Faulty batteries aren’t the only cause of e-bike or e-scooter fires. The device’s battery-management system—the hardware that connects to the battery, and the charger that plugs into it—also matters. “If you overcharge your battery, you can destroy it, effectively,” Yushin said. A good battery and charger should prevent this from happening by shutting off when the battery reaches full power, but in some instances, it continues to fill with energy until it ignites. User error doesn’t help either. And e-bike owners may be unknowingly putting themselves at risk by using improper or cheap chargers, or by purchasing sketchy secondhand batteries. A Guardian investigation found inexpensive, unsafe chargers for sale on eBay, Amazon, and Wish.com.

Some simple precautions can go a long way. The National Fire Protection Association recommends buying only devices, batteries, and chargers that have been tested by an accredited lab; UL certification is the big one (look for the letters UL in a circle). People who have already purchased their bike can educate themselves on its specific hardware (actually read that manual). And be sure to charge it safely—using the charger that came with the battery—while it’s supervised. That means not leaving it plugged in overnight.

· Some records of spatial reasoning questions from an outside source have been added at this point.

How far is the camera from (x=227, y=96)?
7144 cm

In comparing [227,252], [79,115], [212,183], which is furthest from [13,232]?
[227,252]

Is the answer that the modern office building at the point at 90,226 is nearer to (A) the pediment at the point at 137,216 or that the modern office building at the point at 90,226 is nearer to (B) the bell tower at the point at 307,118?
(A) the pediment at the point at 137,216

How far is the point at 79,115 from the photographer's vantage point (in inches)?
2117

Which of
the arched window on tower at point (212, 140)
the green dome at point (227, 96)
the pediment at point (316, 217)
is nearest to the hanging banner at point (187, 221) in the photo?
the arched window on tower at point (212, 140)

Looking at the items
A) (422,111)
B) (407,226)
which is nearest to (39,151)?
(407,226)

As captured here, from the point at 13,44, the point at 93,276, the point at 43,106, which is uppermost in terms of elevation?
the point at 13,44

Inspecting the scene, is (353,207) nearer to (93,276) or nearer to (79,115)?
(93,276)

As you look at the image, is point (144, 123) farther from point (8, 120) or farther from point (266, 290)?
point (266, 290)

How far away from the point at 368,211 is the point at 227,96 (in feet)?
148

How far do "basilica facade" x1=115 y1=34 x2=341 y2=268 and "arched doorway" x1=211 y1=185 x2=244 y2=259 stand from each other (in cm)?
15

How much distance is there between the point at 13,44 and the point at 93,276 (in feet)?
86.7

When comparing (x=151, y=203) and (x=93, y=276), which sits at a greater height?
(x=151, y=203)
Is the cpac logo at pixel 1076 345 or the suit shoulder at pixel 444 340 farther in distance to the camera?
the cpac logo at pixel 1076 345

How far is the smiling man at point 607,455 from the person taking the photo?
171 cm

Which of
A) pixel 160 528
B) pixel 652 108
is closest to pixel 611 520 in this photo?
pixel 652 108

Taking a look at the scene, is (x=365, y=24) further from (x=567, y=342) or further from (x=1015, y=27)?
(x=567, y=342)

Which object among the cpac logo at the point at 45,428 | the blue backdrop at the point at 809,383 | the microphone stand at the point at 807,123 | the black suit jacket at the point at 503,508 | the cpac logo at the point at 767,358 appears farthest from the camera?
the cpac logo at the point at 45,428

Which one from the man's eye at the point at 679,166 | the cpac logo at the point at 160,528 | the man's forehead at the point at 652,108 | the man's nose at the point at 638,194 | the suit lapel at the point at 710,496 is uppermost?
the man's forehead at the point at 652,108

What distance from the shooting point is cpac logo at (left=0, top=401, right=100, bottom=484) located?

The obvious solution here would be for the CPSC to implement tougher standards. Wallace said that he would be “very disappointed and even more concerned than we already are if we didn’t see some sort of broad enforcement action this year.” It may not be that far off: The CPSC has called a meeting later this month to talk about lithium-ion-battery safety, with a focus on e-bikes, hoverboards, and e-scooters. A bill introduced in Congress would give the CPSC six months to create and implement such regulations. New York City, for its part, has already adopted a batch of new e-bike laws aimed at reducing risk, and late last month, the city announced that it will be adding safe e-bike chargers and storage to public-housing complexes around the city.

Still, no law can make the fire-prone e-bikes that have already been sold across the country suddenly disappear. And although standards help, they won’t prevent counterfeiting or the resale of used batteries. Eventually, Pecht thinks, we’ll shift to using different materials for high-density batteries, materials with less safety risk. But don’t hold your breath: Yushin said that he doesn’t think lithium ion will be supplanted anytime in the next 50 years. And the fact that so many types of devices caught fire before e-bikes likely means that e-bikes won’t be the last to ignite, either.

In the meantime, Pecht said that he’s fielding calls and emails almost every other day from the managers of apartment buildings whose residents are spooked about e-bikes. They wonder if such bikes are safe to store in a communal garage, for example. Pecht points out that the issue is bigger than just e-bikes: By that logic, you could argue, “Don’t have a vaping device in your apartment, because that could be a problem.” America’s battery challenges are complex. We want lots of power in a small package, and that involves some risk, whether the device is an electric scooter or a vape pen. Don’t be surprised if we’re stuck in battery purgatory for years to come.